The travelling around was tough, I'm more the sort of person who likes to be settled in one place, which thankfully now I am. How did you cope with it?
I fully recognize the troubles. I was a young shy kid at that time (and quite often I realize I still
am), and it wasn't easy for my dad, my mum, and neither the kids.
My dad got *kicked* by Shell to Yokohama in the 1960's. Otherwise, end of job. No choice at all for his family. Once, in a couple of weeks, we - his family, left behind - recieved a postcard. There was no internet at that time, phone bills were outragious... until my mum got enough of it, and relocated herself, me and my little brother, to Japan, to be reunited with my dear dad.

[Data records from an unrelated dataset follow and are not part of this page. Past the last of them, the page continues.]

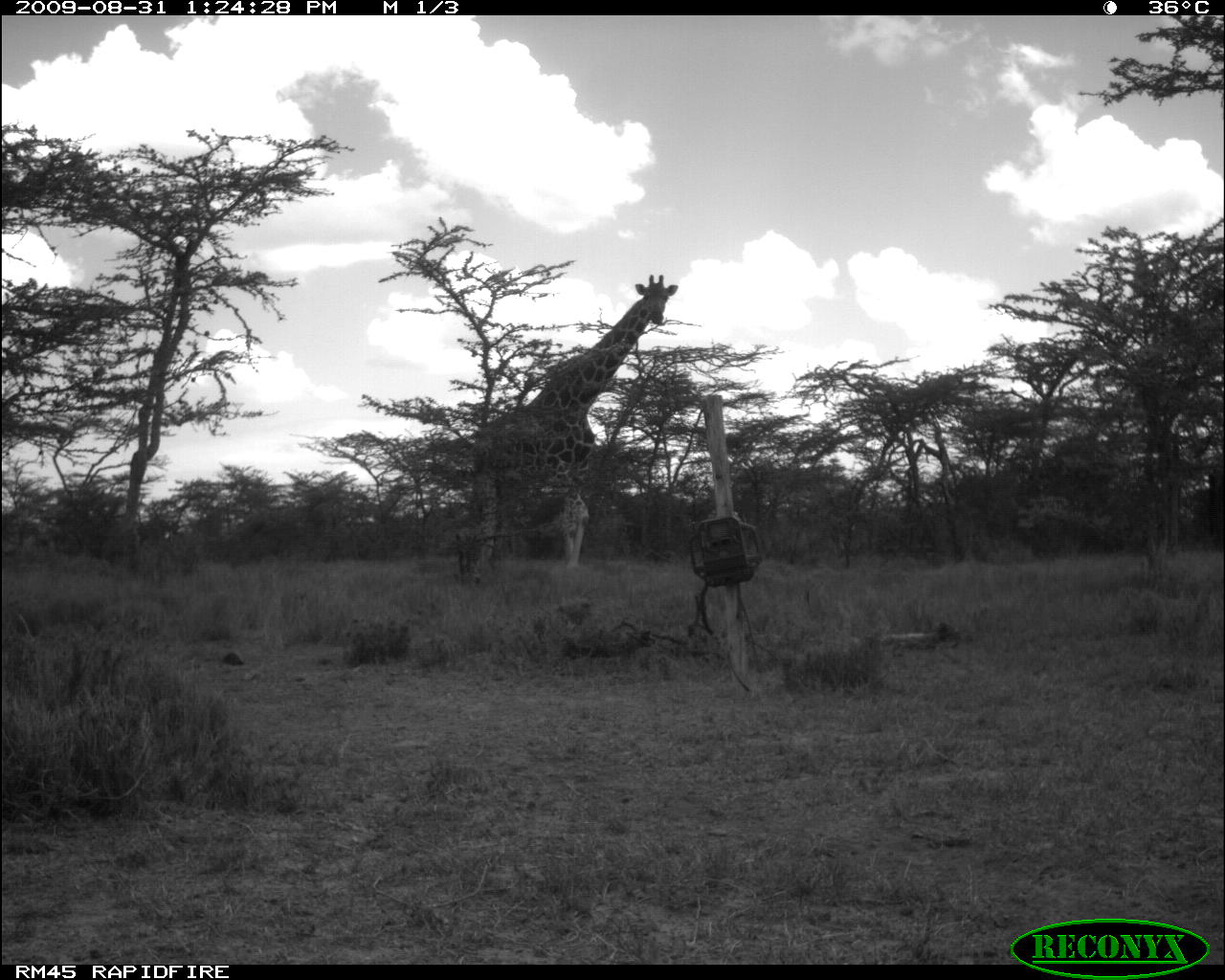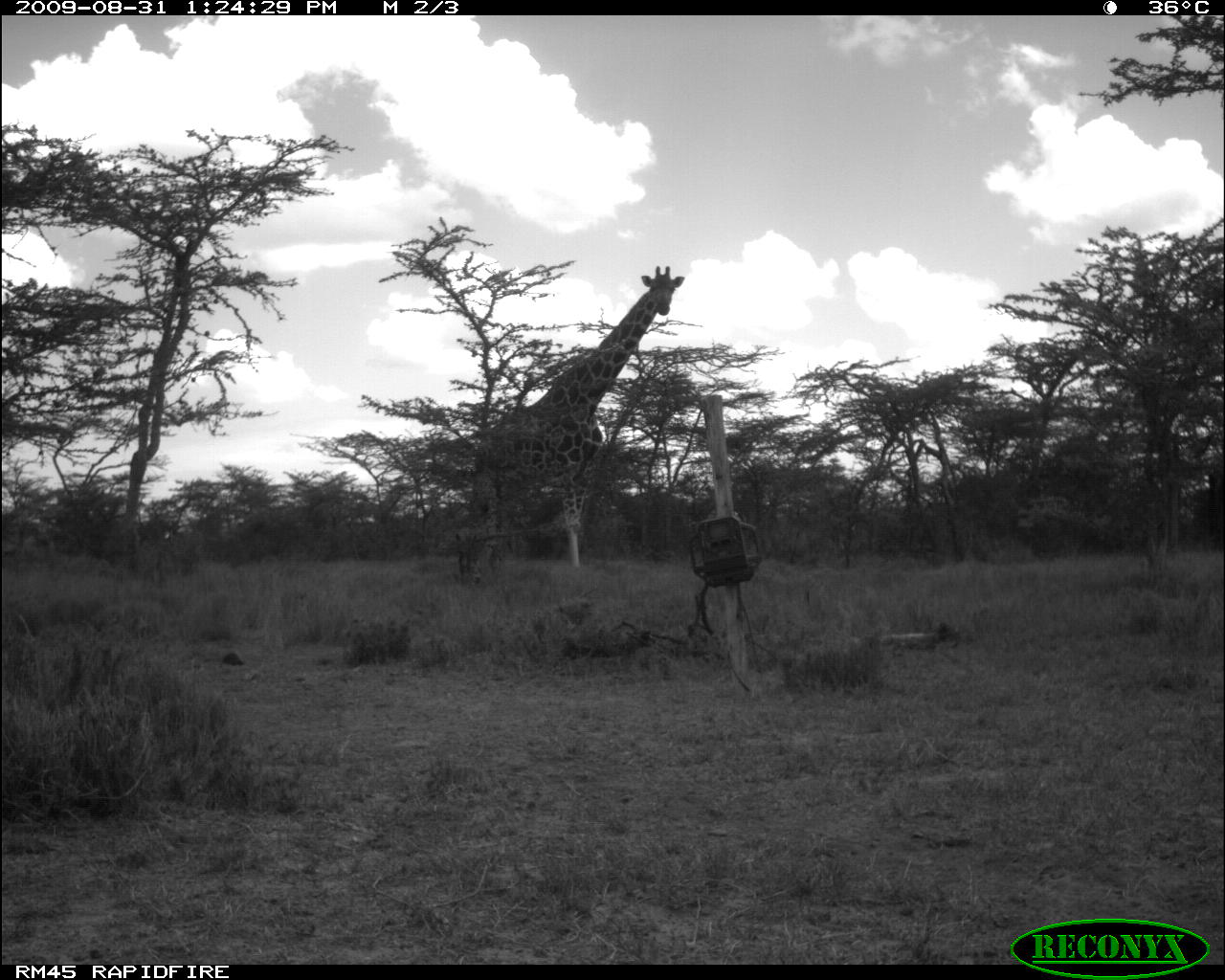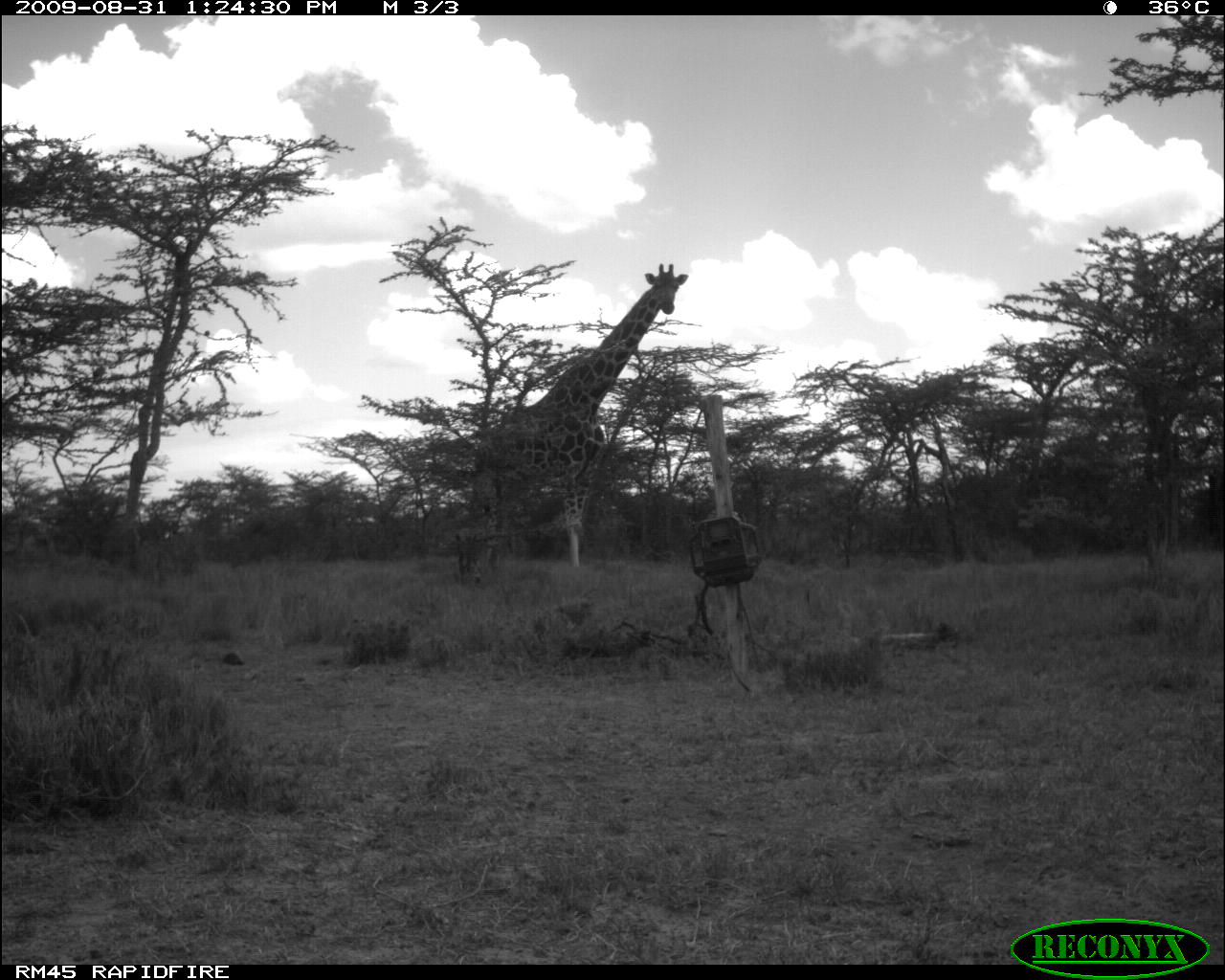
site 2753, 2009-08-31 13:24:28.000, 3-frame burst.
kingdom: Animalia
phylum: Chordata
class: Mammalia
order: Artiodactyla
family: Giraffidae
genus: Giraffa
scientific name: Giraffa camelopardalis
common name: giraffe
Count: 1.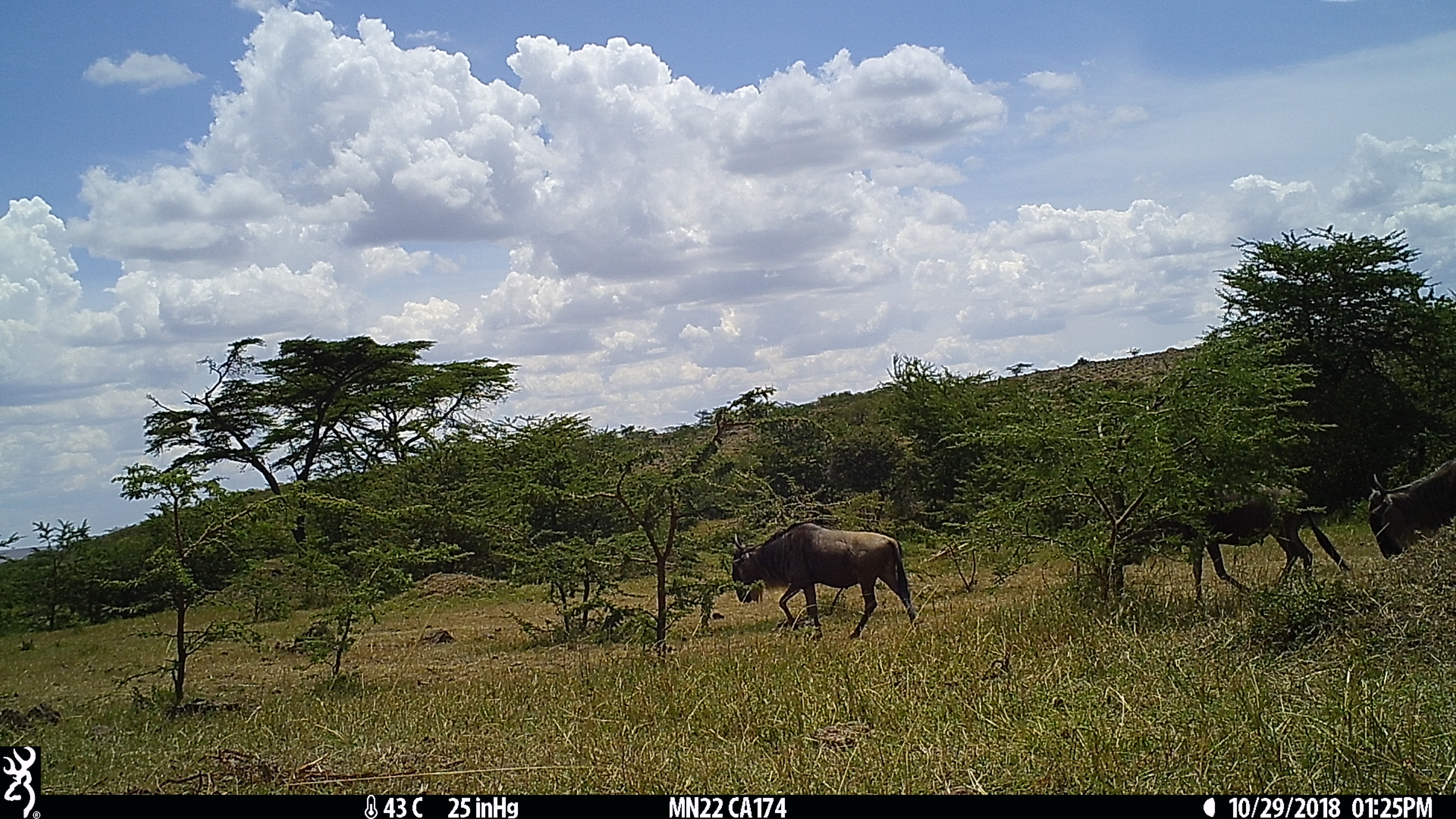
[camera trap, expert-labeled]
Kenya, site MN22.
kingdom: Animalia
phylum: Chordata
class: Mammalia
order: Artiodactyla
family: Bovidae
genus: Connochaetes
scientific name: Connochaetes taurinus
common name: blue wildebeest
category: wildebeest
Wildebeest (blue wildebeest) (Connochaetes taurinus).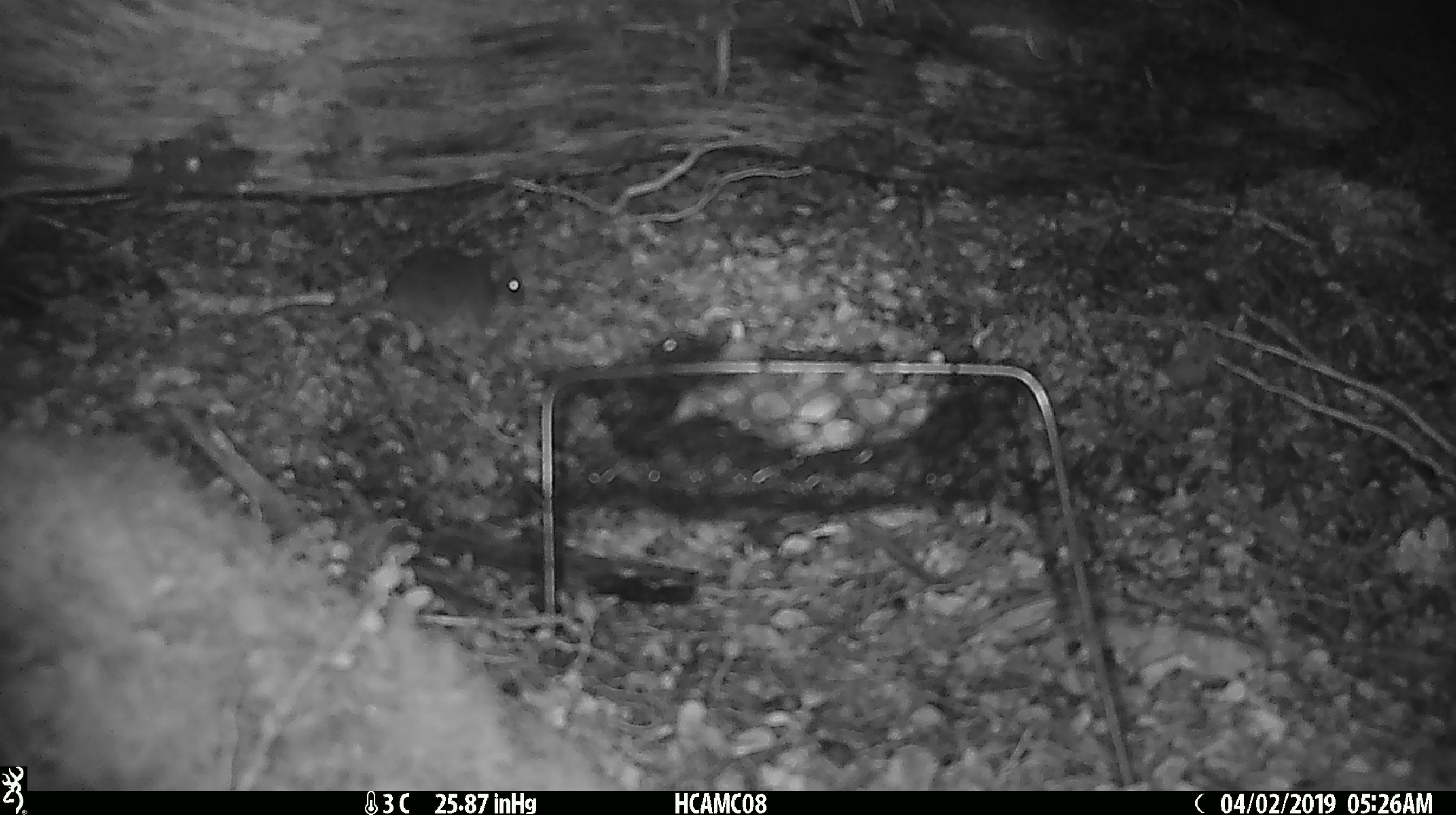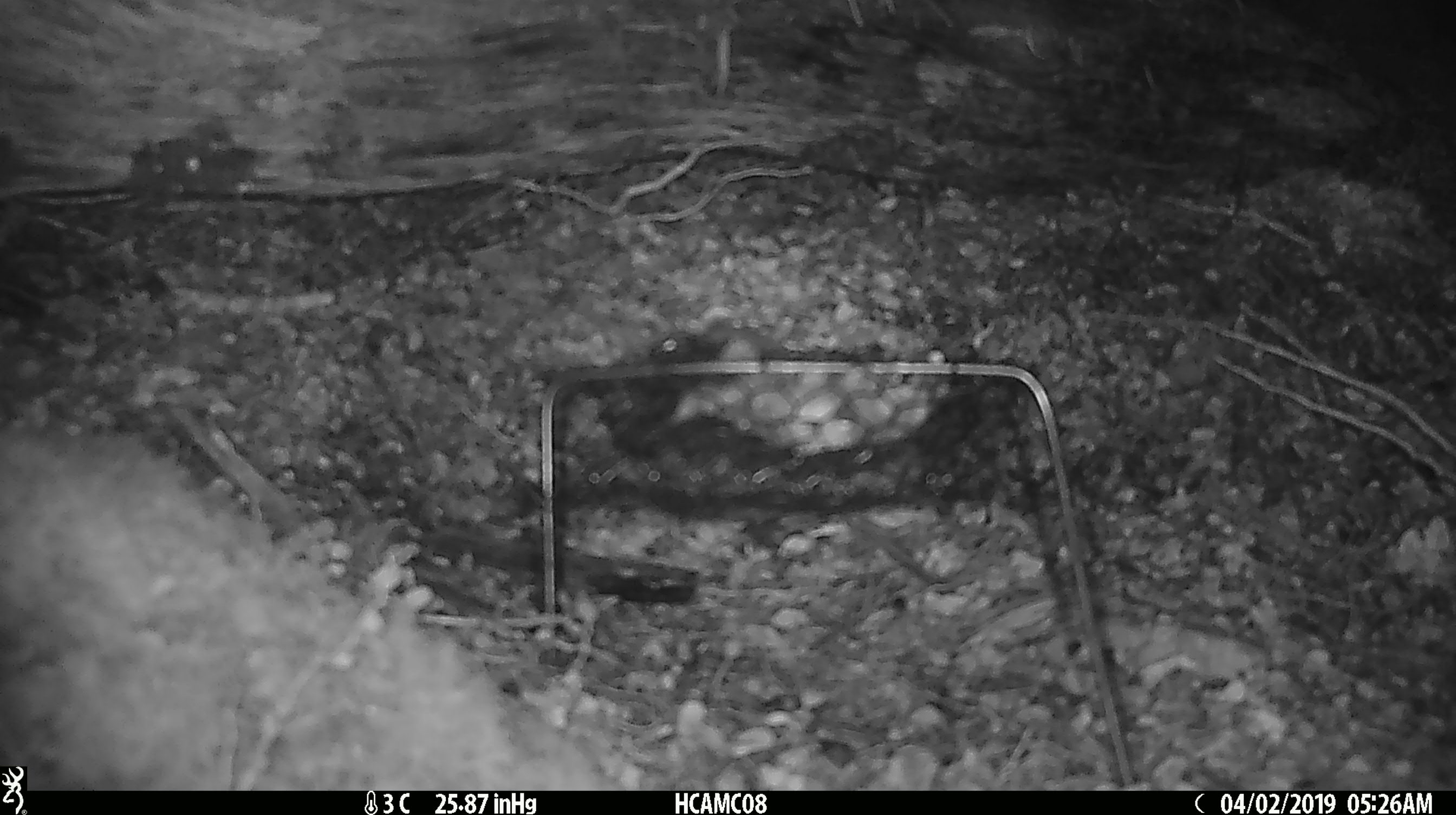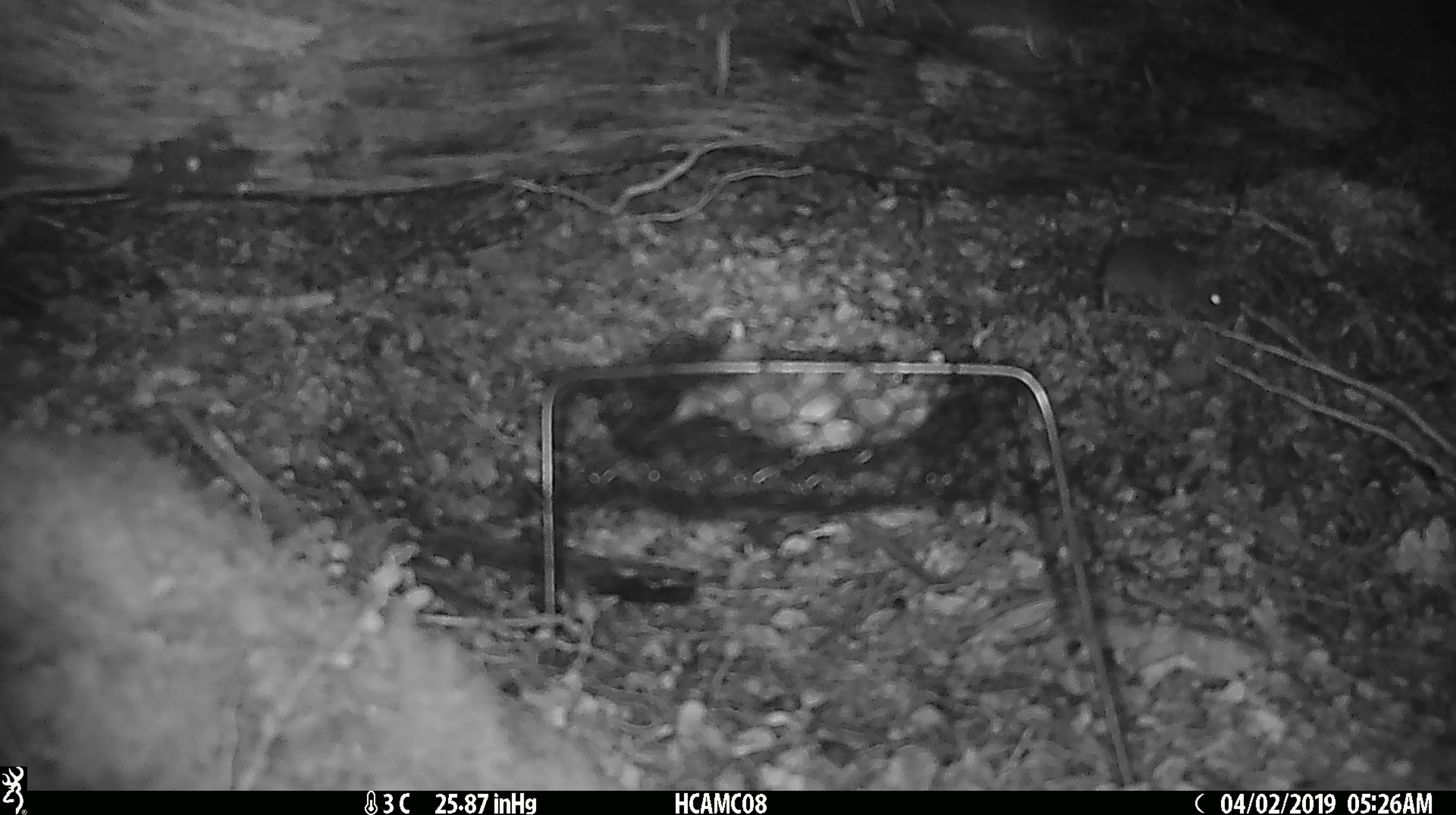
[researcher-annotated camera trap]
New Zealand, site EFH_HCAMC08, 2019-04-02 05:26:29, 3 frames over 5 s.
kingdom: Animalia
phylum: Chordata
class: Mammalia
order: Rodentia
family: Muridae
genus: Mus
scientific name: Mus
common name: mouse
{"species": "mouse (Mus)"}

Quite a culture shock I ensure you, as in the late 1960's-early 1970's, Japan was an entirely different country compared from what it is now. Noone apart from the Top Dogs spoke any English, just to name a quite important thing.
Just one bit of an experience which I think is very important: having to switch schools every six months or so - for young kids it's very important to have stable surroundings, building up friendships, and the like.
I never managed to do so, switching around every six months or so, and I'll be honest about it: it hurt me badly.
Of course, dad made a lot of cash, but being a expatriate's kid isn't as 'glorious' as it so often sounds. Especially not if you are a rather shy kid, and have trouble adjusting to the 'new' kids and folks whereever you go.
I'm not quite sure if I ever really managed to cope with it at all, to be serious.